- _Kutipan Bacaan_:
::::::
Penumpang Berteriak di Kapal! Inilah Kisah Warga Pulau Terdepan Arungi Laut Natuna Selatan!
Penumpang Berteriak di Kapal! Inilah Kisah Warga Pulau Terdepan Arungi Laut Natuna Selatan!
TRIBUNBATAM.id, ANAMBAS-Suara klakson yang khas itu terdengar memecah siang di Tarempa. Sebagian masyarakat sudah paham benar suara klakson yang terdengar panjang yang berasal dari Pelabuhan Tarempa itu.
Kapal Pelni Bukit Raya dengan kapasitas penumpang mencapai 970 orang itu tiba dan mencoba sandar di pelabuhan sekitar pukul 11:00 WIB. Tak ada yang berbeda dari aktivitas bongkar muat penumpang dan barang seperti kedatangan kapal andalan masyarakat Anambas ini.
Yang berbeda mungkin hanya cerita sejumlah penumpang yang merasakan gelombang laut saat perjalanan dari Kijang Kabupaten Bintan ke Anambas.
::::::
- _Permintaan_:
1. Jawab pertanyaan ini berdasarkan berita tentang Kapal Bukit Raya:
(a) Berapa kapasitas penumpang kapal itu?
(b) Sekitar pukul berapa kapal itu tiba di pelabuhan?
(c) Dari mana kapal itu berangkat menuju Anambas?
2. Teruskan berita tentang Kapal Bukit Raya mulai setelah kalimat terakhirnya.
Entri berikut tidak ada hubungannya dengan berita tentang Kapal Bukit Raya.

- _Petikan Entri_:
::::::
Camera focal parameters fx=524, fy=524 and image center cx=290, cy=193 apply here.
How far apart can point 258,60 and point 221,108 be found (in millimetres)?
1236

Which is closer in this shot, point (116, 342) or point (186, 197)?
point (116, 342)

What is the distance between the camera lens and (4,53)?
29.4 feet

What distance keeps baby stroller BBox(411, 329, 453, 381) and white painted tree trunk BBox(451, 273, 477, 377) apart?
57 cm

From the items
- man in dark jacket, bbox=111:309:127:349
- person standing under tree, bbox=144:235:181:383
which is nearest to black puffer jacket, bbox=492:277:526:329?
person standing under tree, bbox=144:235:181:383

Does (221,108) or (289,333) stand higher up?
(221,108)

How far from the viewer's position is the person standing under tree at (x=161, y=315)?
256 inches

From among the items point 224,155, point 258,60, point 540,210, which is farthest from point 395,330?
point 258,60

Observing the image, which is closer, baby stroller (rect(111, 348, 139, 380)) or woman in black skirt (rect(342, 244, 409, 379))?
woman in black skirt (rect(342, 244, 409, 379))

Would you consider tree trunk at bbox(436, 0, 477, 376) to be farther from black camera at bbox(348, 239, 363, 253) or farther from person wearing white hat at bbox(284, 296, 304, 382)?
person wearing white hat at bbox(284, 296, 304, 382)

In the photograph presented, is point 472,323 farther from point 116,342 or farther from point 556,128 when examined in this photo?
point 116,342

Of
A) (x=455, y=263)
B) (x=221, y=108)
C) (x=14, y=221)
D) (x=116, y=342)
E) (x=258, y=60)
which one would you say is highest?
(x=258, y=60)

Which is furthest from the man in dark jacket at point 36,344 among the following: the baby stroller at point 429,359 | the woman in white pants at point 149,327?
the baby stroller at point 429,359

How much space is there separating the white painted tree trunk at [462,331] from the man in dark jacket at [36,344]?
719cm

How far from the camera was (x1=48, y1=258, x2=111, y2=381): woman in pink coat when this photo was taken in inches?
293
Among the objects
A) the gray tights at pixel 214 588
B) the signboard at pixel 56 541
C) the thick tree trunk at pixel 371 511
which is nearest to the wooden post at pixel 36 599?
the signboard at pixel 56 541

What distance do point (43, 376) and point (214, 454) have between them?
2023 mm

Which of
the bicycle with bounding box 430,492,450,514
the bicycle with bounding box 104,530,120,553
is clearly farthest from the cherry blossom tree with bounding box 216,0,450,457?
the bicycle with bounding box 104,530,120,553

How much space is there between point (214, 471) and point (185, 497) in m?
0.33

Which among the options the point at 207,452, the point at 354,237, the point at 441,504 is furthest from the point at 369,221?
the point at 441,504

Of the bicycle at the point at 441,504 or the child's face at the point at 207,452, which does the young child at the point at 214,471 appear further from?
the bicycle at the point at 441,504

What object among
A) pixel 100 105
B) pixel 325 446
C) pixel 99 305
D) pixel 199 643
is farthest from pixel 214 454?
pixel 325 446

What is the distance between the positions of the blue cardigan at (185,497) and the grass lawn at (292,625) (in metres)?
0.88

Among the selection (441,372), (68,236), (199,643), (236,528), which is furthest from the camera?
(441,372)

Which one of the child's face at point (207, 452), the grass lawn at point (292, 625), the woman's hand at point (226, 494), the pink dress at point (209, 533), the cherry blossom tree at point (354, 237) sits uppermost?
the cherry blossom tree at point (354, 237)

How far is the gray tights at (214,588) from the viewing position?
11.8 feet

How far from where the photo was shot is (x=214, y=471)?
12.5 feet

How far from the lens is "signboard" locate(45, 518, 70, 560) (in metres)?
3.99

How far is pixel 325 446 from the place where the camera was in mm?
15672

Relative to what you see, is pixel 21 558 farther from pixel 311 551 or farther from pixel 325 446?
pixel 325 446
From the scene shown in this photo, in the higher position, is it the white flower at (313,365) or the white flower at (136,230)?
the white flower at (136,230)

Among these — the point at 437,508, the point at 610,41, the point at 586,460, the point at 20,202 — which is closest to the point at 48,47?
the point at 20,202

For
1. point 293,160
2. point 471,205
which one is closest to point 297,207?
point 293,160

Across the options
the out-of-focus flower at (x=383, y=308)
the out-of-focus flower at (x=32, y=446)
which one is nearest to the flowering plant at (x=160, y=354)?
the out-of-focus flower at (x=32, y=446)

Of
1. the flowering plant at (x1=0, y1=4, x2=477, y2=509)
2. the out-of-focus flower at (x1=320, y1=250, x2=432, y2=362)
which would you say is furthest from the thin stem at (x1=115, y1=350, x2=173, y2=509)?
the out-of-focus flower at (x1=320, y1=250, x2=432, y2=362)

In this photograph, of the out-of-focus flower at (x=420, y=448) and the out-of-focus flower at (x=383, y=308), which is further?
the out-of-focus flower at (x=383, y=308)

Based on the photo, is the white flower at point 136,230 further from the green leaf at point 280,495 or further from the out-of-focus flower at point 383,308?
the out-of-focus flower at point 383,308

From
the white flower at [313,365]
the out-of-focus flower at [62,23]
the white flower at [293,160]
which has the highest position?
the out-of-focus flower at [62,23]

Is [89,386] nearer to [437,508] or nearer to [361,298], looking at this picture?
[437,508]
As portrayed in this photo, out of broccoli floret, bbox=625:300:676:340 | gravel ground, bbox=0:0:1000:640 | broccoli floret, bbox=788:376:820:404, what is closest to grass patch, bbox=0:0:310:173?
::::::
- _Jawaban_:
1.
(a) 970 orang.
(b) Sekitar pukul 11:00 WIB.
(c) Dari Kijang, Kabupaten Bintan.

2.
"Ombaknya kuat, pulau masih nampak saja sudah terasa ombak itu. Padahal, baru sekitar dua jam lepas tali," ujar Jhoni salahseorang penumpang sambil menyeruput teh hangat yang ia pesan Minggu (10/12/2017) siang.
Cuaca ekstrem di laut, memang disadari oleh masyarakat di pulau terdepan seperti Anambas dan Natuna. Cuaca ekstrem yang biasa terjadi di penghujung tahun itu pun, kerap memutus transportasi yang biasa rutin melayani rute dari dan menuju Anambas. Kapal 'Sapu Jagat' ini lah, yang menjadi andalan masyarakat untuk bepergian.
Selain jadwal yang pasti, harga tiket yang mudah dijangkau masyarakat pun, menjadi sebab lain mengapa kapal ini begitu menjadi primadona bagi masyarakat Anambas. Ia pun sama sekali tidak menyangka kalau ganasnya ombak selama perjalanan begitu terasa begitu kapal lepas tali dari Pelabuhan Sri Bayintan Pura, Kijang Kabupaten Bintan.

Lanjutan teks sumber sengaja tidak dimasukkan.